Ellison sues app lender over high-interest loans in Minnesota
Ellison’s suit says Brigit charged Minnesotans loans topping 300%, sometimes 700%, far above the state’s 50% cap.

In Otter Tail County, a quick cash advance can become a debt problem before the next paycheck arrives. Minnesota Attorney General Keith Ellison sued Bridge It, Inc., which does business as Brigit, saying the app lender issued tens of thousands of high-cost loans to Minnesotans while skirting state lending rules.
The June 10 lawsuit says Brigit operated as an unlicensed, unregistered consumer small-loan and consumer short-term lender. The company markets its product as Instant Cash and earned wage advances, but the state says the app preauthorizes ACH withdrawals from borrowers’ bank accounts for repayment and fees, making the advances loans in both legal and common-sense terms.

Ellison said the loans regularly carried annual percentage rates above 300% and sometimes above 700%, far above Minnesota’s 50% cap for consumer short-term loans. State law tightened payday-lending rules in 2023, and the Minnesota Department of Commerce describes payday loans as short-term, high-cost borrowing, usually $500 or less and due on the borrower’s next payday. Loans above 36% APR can also trigger an ability-to-repay analysis under state guidance.
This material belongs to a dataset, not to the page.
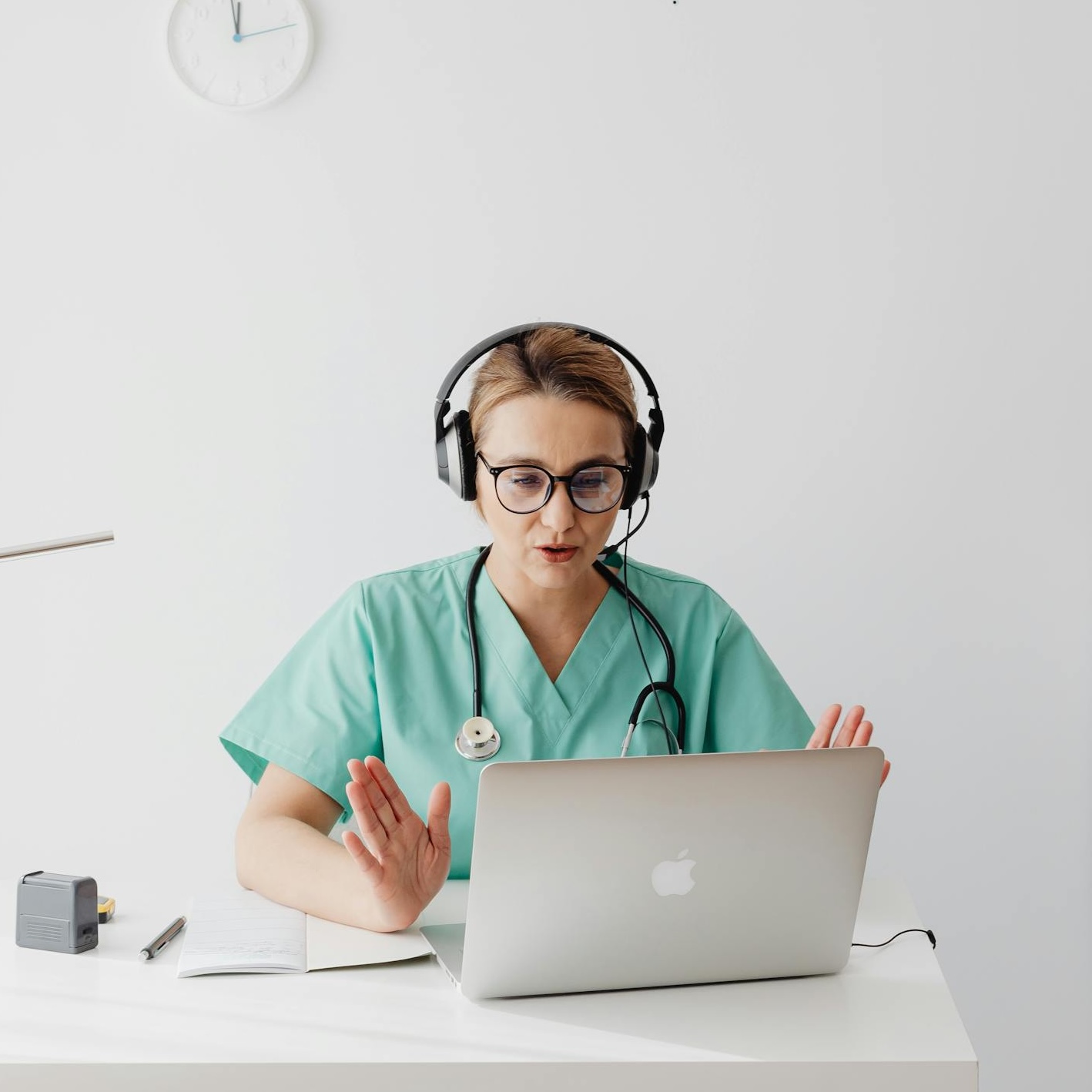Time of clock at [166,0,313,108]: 11:58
For people in Perham and across Otter Tail County, that gap matters. A borrower trying to cover groceries, gas, rent or a utility bill with an app-based advance could face costs that quickly dwarf the size of the original loan, while traditional borrowing through banks or credit unions is supposed to operate within Minnesota’s lending framework rather than the pricing alleged in this case.
The Brigit case also follows a prior enforcement push against online lenders. In October 2023, Ellison sued Bright Lending, Green Trust Cash and Target Cash Now, which were tied to Island Mountain Development Group, alleging interest rates of 400% to 800%. By February 2024, the attorney general announced a settlement that stopped collection of illegal interest after at least $540,000 had been collected from defaulted Minnesota borrowers, with outstanding balances that could have exceeded $1 million.
Brigit was founded in 2017 in New York by Hamel Kothari, Len Kunin and Zuben Mathews. Public company-profile sources say it later expanded nationally and was acquired by Upbound Group in December 2024 in a deal valued at up to $460 million. Brigit says it serves millions of users and offers cash advances of roughly $25 to $500, but the lawsuit could determine whether app-based cash-advance products and earned wage access models are subject to Minnesota’s payday-lending caps.